Prompt: When copying the listing below, skip every picture and keep each word as it stands.

(Beginning of Input)

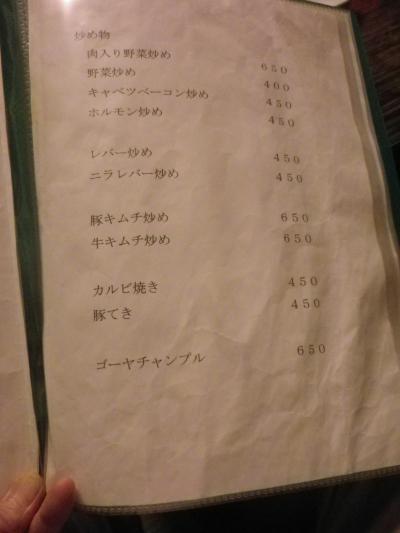 B04-05) ' 戦闘糧食/ration レーション ' 在庫一蘭  17.08.26 暦は秋だけど、恒例 旧友と夏の親睦会。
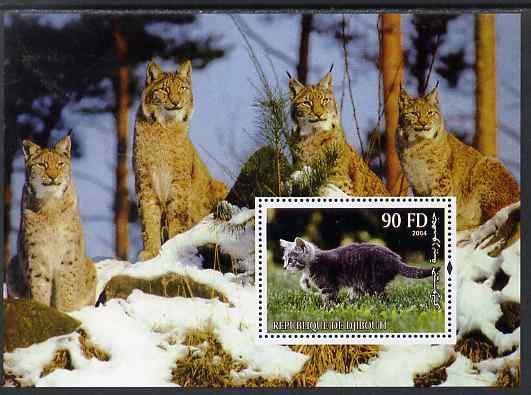 Djibouti 2004 Cats #1 (Domestic & Big cats) perf m/sheet unmounted mint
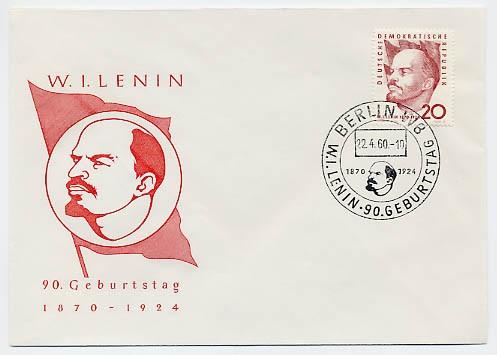 DDR FDC MiNr. 762 Lenin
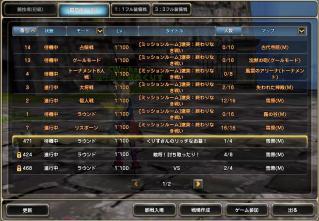 Blog_1122_13.jpg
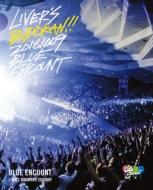LIVER'S 武道館 【初回生産限定盤】(Blu-ray+ラバーバンド)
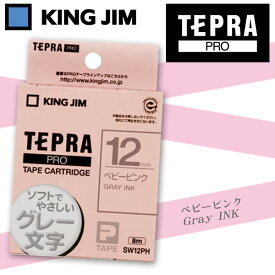 KING JIM キングジム 「テプラ」PRO用テープカートリッジ ベビーピンク グレー文字 SW12PH 12mm×8m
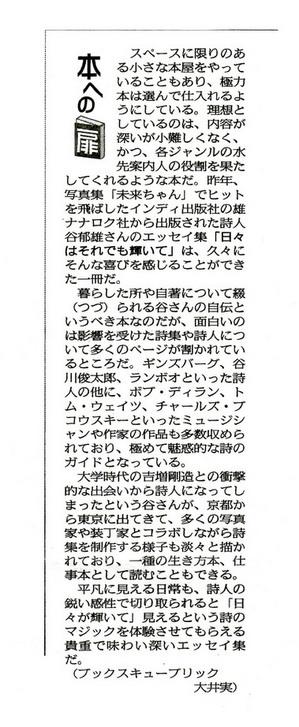 西日本新聞 2012.7.22(日)朝刊 本への扉(書評欄)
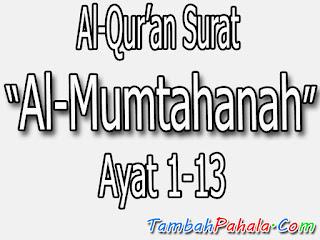 Bacaan Surat Al-Mumtahanah, Al-Qur'an Surat Al-Mumtahanah, terjemahan Surat Al-Mumtahanah, arti Surat Al-Mumtahanah, Latin Surat Al-Mumtahanah, Arab Surat Al-Mumtahanah, Surat Al-Mumtahanah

(End of Input)

Output below:
 B04-05) ' 戦闘糧食/ration レーション ' 在庫一蘭  17.08.26 暦は秋だけど、恒例 旧友と夏の親睦会。
 Djibouti 2004 Cats #1 (Domestic & Big cats) perf m/sheet unmounted mint
 DDR FDC MiNr. 762 Lenin
 Blog_1122_13.jpg
LIVER'S 武道館 【初回生産限定盤】(Blu-ray+ラバーバンド)
 KING JIM キングジム 「テプラ」PRO用テープカートリッジ ベビーピンク グレー文字 SW12PH 12mm×8m
 西日本新聞 2012.7.22(日)朝刊 本への扉(書評欄)
 Bacaan Surat Al-Mumtahanah, Al-Qur'an Surat Al-Mumtahanah, terjemahan Surat Al-Mumtahanah, arti Surat Al-Mumtahanah, Latin Surat Al-Mumtahanah, Arab Surat Al-Mumtahanah, Surat Al-Mumtahanah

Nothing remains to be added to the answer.